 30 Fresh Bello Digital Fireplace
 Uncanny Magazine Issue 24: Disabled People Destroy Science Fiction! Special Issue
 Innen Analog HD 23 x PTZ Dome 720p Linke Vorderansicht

= = = = =

> WHAT YOU SHOULD DO: The material should be transcribed in full, character for character.

> SOLUTION TO THIS PROBLEM:
 30 Fresh Bello Digital Fireplace
 Uncanny Magazine Issue 24: Disabled People Destroy Science Fiction! Special Issue
 Innen Analog HD 23 x PTZ Dome 720p Linke Vorderansicht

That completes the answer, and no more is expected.